Scene flow estimation predicts the 3D motion at each point in successive LiDAR scans. This detailed, point-level, information can help autonomous vehicles to accurately predict and understand dynamic changes in their surroundings. Current state-of-the-art methods require annotated data to train scene flow networks and the expense of labeling inherently limits their scalability. Self-supervised approaches can overcome the above limitations, yet face two principal challenges that hinder optimal performance: point distribution imbalance and disregard for object-level motion constraints. In this paper, we propose SeFlow, a self-supervised method that integrates efficient dynamic classification into a learning-based scene flow pipeline. We demonstrate that classifying static and dynamic points helps design targeted objective functions for different motion patterns. We also emphasize the importance of internal cluster consistency and correct object point association to refine the scene flow estimation, in particular on object details. Our real-time capable method achieves state-of-the-art performance on the self-supervised scene flow task on Argoverse 2 and Waymo datasets. The code is open-sourced at https://github.com/KTH-RPL/SeFlow along with trained model weights.
Paper Structure (40 sections, 13 equations, 8 figures, 8 tables)

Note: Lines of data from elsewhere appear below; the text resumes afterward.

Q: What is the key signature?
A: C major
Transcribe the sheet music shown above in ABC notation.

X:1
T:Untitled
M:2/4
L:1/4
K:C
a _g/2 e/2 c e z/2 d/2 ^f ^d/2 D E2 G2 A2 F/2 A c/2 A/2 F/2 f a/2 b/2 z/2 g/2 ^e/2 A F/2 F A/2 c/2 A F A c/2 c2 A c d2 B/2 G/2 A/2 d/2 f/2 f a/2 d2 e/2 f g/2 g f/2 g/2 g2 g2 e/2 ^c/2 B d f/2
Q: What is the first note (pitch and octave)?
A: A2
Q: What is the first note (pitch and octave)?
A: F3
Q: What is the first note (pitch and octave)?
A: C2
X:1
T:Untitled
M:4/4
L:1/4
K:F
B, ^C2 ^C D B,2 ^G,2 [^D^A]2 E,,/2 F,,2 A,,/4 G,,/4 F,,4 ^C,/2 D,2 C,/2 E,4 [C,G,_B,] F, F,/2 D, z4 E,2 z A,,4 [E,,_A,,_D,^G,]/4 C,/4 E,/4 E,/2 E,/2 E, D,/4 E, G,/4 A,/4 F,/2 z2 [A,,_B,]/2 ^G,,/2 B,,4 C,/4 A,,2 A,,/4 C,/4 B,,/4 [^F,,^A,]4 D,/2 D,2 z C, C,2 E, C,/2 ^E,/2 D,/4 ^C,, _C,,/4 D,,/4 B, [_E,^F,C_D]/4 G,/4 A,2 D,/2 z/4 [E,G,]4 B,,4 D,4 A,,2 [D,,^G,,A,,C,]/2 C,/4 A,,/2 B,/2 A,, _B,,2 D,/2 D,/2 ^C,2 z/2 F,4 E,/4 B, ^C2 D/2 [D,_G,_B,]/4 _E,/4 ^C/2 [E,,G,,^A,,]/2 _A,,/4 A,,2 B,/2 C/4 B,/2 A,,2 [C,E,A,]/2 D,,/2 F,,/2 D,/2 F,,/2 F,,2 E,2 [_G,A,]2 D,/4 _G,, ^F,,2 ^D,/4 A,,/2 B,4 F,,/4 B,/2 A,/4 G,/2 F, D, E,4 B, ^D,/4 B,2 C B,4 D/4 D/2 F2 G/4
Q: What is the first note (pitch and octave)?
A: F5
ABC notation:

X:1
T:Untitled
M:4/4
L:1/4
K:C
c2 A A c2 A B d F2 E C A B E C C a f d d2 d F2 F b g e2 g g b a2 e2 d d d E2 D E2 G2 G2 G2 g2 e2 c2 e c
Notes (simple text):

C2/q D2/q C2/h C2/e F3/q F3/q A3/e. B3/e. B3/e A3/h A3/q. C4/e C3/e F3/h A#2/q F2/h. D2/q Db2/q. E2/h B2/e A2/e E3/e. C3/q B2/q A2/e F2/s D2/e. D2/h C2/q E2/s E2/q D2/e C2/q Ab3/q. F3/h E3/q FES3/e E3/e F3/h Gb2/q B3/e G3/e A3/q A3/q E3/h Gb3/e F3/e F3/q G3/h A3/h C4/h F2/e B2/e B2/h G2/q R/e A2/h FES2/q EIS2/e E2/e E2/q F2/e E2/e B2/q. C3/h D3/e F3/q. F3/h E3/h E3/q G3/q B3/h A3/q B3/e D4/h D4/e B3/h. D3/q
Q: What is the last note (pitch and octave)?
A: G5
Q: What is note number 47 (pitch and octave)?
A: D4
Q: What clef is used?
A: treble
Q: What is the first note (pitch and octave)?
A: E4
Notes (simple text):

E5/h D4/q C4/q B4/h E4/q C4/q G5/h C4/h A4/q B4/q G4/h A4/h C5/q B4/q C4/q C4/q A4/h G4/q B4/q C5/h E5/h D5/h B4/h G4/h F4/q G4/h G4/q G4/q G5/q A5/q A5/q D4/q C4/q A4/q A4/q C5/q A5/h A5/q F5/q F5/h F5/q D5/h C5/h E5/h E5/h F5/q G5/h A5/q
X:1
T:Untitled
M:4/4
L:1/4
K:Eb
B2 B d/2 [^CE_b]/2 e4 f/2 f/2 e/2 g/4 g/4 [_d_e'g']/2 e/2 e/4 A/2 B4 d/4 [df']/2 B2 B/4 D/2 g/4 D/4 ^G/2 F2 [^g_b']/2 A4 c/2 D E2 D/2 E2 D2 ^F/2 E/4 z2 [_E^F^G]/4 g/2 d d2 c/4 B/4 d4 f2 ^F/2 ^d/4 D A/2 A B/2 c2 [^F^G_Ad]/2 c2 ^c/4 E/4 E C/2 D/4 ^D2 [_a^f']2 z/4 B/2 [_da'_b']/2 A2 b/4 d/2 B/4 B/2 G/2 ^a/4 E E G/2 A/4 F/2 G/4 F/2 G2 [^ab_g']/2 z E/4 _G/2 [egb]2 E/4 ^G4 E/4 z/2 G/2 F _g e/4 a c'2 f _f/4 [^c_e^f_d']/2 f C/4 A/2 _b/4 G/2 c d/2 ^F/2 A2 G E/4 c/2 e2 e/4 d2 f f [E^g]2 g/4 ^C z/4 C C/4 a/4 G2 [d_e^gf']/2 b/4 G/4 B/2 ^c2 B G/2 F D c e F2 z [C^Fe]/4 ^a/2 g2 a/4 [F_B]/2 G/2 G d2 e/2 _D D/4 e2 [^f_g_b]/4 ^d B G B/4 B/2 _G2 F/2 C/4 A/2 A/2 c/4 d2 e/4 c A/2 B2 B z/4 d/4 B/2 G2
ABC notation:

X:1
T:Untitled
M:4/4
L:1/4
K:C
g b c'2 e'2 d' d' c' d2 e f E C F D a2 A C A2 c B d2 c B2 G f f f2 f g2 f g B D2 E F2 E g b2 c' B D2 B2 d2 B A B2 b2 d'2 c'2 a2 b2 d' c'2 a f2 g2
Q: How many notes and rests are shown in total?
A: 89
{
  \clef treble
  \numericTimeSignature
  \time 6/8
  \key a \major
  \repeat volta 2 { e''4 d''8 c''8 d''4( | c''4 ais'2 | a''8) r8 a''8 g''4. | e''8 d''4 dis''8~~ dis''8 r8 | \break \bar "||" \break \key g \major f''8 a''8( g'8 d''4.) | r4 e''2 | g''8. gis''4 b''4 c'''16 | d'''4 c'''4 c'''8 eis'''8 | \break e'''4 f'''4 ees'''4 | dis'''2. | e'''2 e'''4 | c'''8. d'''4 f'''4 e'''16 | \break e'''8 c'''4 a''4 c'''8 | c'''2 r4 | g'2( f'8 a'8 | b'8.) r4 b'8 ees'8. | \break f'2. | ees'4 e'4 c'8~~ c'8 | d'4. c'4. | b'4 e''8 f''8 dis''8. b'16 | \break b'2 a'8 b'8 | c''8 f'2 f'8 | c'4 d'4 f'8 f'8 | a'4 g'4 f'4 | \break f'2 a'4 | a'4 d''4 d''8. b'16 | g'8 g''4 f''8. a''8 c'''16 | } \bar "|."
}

This paper contains 40 sections, 13 equations, 8 figures, 8 tables.

Figures (8)

  • Figure 1: LiDAR scene flow estimation using our SeFlow method on Argoverse 2. The predicted scene flow for each point is color-coded based on direction. The white indicates static points whose flow is zero. More saturated colors indicate higher velocities. (a) Camera view for visualization purposes only. (b),(c) are zoomed-in views showing the baseline from ZeroFlow zeroflow as well as SeFlow (ours). When predicting the flow of a large and long vehicle, the baseline predicts a portion of the flow as 0, whereas our estimates are consistent. In addition, the baseline tends to ignore small-scale objects, e.g., pedestrians, while our method can better handle such small and slow-moving objects.
  • Figure 2: SeFlow Architecture. Top: With two consecutive point clouds as inputs, our model predicts the estimated flows of all points. Bottom: Conceptual visualization of the Chamfer loss and the three proposed training losses. With the original input $\mathcal{P}_t$ (2 static points for the building, and 2 dynamic points for the car) plus the estimated flow $\hat{\mathcal{F}}_t$, we can calculate the error between estimated $\hat{\mathcal{P}}_{t+1}$ and the next frame point cloud $\mathcal{P}_{t+1}$ ($\mathcal{L}_{\text{cham}}$). The second part is $\mathcal{L}_{\text{dcham}}$ that only calculates the distance error between dynamic points. The third loss says that the estimated flows of static points should be zero. Finally, we assume that the flow at points from the same cluster should be consistent, and mitigate underestimation by using the proposed upper bound on the flow.
  • Figure 3: Simple visualization of the shortcomings of using Chamfer distance as a supervisory signal for flow value estimation. The denser color on points in (b) represents higher flow values and white means the point's flow is zero. (a) illustrates how to calculate loss based on Chamfer distance, and (b) shows that the flow results, based on the nearest neighbor principle, can lead to zero flow estimation for the middle of the object.
  • Figure 4: The relationship between flow estimation error and training dataset size, scaled in $\log_{10}$. Methods with $^\star$ are supervised by ground truth labels. SeFlow uses less data but gets comparable results compared to FastFlow3D and ZeroFlow.
  • Figure 5: Qualitative results from Argoverse 2 validation set. The top row displays the ground truth flow, the middle row presents the SeFlow result, and the bottom row showcases another self-supervised method ZeroFlowzeroflow result. Different color indicates different directions and more saturated color means larger flow estimation. Ego motion is compensated for a clearer view.